Anyhow, I'm curious about the internal and external shape of the ear cups -- when fashioned out of wood.  This coming week, I'm going to get some "lathe time" which I'd like to use for making some new ear cups + baffles.  The external look I like is very similar to Funch's "Plastic Pantz" mod -- very cylindrical and flat at the sides.  Clean, straight, and not bulbous.  Just my personal preference. 
 
Here's a picture (with wood baffle attached -- courtesy of Funch)...


 
Here are my questions.
 
  • For the external portion of the ear cup, could I make the outside face of the ear cup (where the strap assembly joins) even flatter than the Plastic Pantz version?  In other words, rather than being slightly domed (as in the photo above), could it be flat or nearly flat, or would that affect the movement of where the head strap connects to the ear cup?

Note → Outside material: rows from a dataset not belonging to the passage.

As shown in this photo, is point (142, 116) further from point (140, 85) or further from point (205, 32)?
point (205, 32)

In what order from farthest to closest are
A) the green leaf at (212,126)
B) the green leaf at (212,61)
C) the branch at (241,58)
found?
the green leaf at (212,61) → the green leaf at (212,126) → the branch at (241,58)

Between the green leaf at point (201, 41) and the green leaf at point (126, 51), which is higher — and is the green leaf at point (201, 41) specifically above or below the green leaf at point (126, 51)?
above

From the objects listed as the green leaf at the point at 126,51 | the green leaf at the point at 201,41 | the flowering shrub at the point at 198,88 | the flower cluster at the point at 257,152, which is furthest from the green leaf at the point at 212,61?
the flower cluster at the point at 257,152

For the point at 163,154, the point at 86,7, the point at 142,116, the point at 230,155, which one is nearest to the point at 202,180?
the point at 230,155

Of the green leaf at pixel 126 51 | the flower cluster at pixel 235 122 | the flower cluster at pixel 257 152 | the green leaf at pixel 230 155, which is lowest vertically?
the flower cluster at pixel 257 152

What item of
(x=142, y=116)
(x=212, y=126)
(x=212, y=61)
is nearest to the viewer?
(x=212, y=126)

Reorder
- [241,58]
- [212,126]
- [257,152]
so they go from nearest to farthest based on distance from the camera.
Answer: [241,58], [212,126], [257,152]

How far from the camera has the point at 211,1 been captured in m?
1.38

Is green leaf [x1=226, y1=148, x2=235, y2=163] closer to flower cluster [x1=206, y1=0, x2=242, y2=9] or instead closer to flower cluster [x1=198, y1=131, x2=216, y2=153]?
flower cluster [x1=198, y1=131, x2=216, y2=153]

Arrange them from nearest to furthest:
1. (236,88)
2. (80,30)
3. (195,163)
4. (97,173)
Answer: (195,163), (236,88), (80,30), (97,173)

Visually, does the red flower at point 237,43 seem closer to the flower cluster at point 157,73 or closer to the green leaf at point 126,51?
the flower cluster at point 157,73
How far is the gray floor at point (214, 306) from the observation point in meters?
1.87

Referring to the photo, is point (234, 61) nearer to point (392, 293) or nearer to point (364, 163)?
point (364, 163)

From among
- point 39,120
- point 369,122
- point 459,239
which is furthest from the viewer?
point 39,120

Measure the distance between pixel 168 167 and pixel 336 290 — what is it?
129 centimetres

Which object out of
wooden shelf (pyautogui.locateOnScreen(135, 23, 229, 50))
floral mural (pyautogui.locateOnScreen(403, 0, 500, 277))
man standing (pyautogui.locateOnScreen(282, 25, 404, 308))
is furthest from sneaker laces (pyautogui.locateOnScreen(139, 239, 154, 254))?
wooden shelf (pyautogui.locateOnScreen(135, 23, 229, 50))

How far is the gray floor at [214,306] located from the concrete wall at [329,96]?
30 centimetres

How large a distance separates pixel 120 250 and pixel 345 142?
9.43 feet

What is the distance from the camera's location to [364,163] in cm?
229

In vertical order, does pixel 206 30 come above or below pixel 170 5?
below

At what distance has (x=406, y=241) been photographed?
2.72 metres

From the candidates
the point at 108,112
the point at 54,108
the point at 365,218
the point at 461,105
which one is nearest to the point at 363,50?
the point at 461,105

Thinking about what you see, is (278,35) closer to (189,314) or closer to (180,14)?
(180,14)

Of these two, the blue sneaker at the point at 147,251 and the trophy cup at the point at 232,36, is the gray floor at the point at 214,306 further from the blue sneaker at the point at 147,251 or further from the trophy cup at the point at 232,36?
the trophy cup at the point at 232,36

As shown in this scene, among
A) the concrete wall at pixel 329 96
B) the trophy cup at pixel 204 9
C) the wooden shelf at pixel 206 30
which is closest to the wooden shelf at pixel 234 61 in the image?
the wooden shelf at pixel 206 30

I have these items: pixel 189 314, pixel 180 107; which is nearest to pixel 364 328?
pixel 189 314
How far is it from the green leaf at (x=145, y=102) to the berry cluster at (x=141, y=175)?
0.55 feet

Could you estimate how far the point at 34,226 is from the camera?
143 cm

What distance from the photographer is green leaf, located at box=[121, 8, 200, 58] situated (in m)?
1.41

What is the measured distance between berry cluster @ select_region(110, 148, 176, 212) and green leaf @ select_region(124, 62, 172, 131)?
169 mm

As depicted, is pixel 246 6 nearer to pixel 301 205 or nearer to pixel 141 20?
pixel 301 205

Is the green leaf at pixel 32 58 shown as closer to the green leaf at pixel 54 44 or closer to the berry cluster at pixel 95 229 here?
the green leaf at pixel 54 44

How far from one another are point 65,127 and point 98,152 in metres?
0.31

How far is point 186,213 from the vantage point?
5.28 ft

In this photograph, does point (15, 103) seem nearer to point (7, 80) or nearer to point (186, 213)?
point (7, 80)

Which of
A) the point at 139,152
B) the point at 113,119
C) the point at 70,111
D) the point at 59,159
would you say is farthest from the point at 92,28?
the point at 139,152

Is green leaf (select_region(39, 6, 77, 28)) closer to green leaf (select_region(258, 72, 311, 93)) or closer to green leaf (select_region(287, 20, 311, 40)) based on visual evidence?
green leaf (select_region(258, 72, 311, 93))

  • For the internal portion of the ear cup, how bored out does it really need to be?  Obviously enough to fit the driver, but it is desirable to have it as hollowed out as it can be, or less so?  I suppose if you hollow it out most of the way, then you can always add more material to dampen the sound, if you like.  It gives you more option that way.
  • Does the baffle need to be plywood, as most people seem to recommend?  What if I chose to use maple instead -- is that less strong, or somehow else undesirable?
 
Thank you very much for your help.  Looking forward to this next project!